The federal government has joined more than a dozen former workers in suing Union Pacific over the way it used a vision test to disqualify workers the railroad believed were color blind and may have trouble reading signals telling them to stop a train.
The lawsuit filed Monday by the Equal Employment Opportunity Commission on behalf of 21 former workers is the first in what could eventually be hundreds - if not thousands - of lawsuits over the way Union Pacific disqualified people with a variety of health issues.
These cases were once going to be part of a class-action lawsuit that the railroad estimated might include as many as 7,700 people who had to undergo what is called a 'fitness-for-duty' review between 2014 and 2018.
The plaintiffs said nearly 2,000 individuals faced restrictions that kept them off the job for at least two years if not indefinitely. But the railroad hasn't changed its policies since making this estimate in an earlier legal filing, which indicates that the number has actually increased significantly in the past five years. More than three dozen lawsuits have been filed so far, and many more cases are still being considered by the EEOC.
Union Pacific has maintained its robust defense in court and refused to engage in settlement talks with the EEOC. The railroad said it was necessary to disqualify workers to ensure safety because they had difficulties seeing colors or developed health conditions such as seizures, heart problems or diabetes that could lead to them becoming incapacitated. They also said federal regulations require color vision testing.
The suit focuses on a vision test that Union Pacific developed called the light cannon test that involves asking workers to identify a light's color on a device placed a quarter of a mile away from the test taker. The EEOC said in its lawsuit that the test doesn't replicate real world conditions or show whether workers can accurately identify railroad signals.

YOUR OBJECTIVE: Carry on the article about the Union Pacific color-vision lawsuit from the point where it stops.

INFORMATION GIVEN:
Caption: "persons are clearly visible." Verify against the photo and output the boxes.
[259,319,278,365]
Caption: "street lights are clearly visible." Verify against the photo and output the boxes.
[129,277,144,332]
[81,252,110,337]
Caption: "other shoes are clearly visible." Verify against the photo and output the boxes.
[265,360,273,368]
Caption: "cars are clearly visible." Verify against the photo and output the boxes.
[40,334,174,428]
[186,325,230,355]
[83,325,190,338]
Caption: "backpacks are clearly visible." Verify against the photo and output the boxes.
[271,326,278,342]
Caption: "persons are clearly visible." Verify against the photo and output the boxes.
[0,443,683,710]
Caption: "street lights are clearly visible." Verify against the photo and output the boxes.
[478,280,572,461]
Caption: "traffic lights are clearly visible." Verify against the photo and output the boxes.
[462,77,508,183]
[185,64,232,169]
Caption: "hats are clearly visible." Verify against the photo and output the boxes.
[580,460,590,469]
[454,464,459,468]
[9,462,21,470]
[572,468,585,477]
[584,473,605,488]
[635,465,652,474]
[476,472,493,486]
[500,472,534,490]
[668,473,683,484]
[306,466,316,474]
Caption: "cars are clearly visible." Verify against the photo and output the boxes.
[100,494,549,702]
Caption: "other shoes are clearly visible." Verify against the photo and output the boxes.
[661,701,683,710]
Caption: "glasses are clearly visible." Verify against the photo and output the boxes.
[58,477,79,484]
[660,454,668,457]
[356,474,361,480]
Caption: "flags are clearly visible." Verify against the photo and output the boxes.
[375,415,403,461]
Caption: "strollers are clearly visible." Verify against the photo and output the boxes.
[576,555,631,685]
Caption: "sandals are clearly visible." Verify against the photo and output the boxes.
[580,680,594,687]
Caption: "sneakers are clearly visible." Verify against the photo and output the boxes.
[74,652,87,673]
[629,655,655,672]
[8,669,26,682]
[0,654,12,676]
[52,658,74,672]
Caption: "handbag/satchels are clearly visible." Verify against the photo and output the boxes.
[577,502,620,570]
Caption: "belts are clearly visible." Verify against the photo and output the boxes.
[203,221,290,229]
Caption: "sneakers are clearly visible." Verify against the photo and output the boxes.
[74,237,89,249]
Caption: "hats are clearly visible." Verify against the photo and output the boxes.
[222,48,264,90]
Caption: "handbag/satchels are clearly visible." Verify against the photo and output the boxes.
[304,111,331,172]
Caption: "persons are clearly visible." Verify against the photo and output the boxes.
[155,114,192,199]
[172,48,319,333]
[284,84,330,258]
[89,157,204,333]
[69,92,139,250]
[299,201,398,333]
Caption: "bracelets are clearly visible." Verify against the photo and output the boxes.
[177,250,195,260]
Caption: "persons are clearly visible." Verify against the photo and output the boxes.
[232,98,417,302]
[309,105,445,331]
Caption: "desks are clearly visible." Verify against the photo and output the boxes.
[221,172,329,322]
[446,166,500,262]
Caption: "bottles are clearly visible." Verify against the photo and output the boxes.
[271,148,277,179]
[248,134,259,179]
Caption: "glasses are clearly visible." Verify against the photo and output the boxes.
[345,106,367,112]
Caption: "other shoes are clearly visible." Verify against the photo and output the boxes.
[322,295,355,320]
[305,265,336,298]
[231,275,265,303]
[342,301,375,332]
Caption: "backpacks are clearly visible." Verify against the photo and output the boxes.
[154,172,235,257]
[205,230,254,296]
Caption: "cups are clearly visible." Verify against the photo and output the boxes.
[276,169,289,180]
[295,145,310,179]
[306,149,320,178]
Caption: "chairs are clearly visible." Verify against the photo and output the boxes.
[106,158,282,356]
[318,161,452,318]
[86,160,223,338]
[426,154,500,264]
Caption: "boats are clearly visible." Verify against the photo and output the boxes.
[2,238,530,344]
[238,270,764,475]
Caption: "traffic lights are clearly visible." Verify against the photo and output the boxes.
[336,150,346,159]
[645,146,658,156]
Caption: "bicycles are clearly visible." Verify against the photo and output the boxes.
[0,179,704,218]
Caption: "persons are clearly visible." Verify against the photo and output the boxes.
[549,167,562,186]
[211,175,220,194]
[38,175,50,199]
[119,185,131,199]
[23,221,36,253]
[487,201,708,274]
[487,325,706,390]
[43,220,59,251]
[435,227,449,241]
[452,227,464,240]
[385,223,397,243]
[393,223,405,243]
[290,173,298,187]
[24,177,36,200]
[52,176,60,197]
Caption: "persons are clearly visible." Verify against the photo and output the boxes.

ANSWER AREA:
Some of the workers who sued had failed Union Pacific's 'light cannon' test but passed another vision test that has the approval of the Federal Railroad Administration. The other workers who filed the lawsuit had failed both tests but presented medical evidence to the railroad indicating they didn't have a color vision problem that would keep them from identifying signals.
The workers were able to perform their jobs successfully for Union Pacific for between two and 30 years without any safety problems. The workers represented by EEOC worked for the company in Minnesota, Illinois, Arizona, Idaho, California, Kansas, Nebraska, Oregon, Washington, and Texas.
The UP's attorney, Anthony Petru, said the 'light cannon' test is so unreliable that the railroad's own experts have testified that it would disqualify a quarter of the workers with perfect vision.
Petru said union Pacific disqualified all those workers over these vision tests 'without making the railroad safer in any way, shape or form' because there's no history of UP workers causing derailments or collisions when they couldn't discern between red and green.
The Omaha, Nebraska-based railroad is one of the largest in the United States, with tracks in 23 Western states.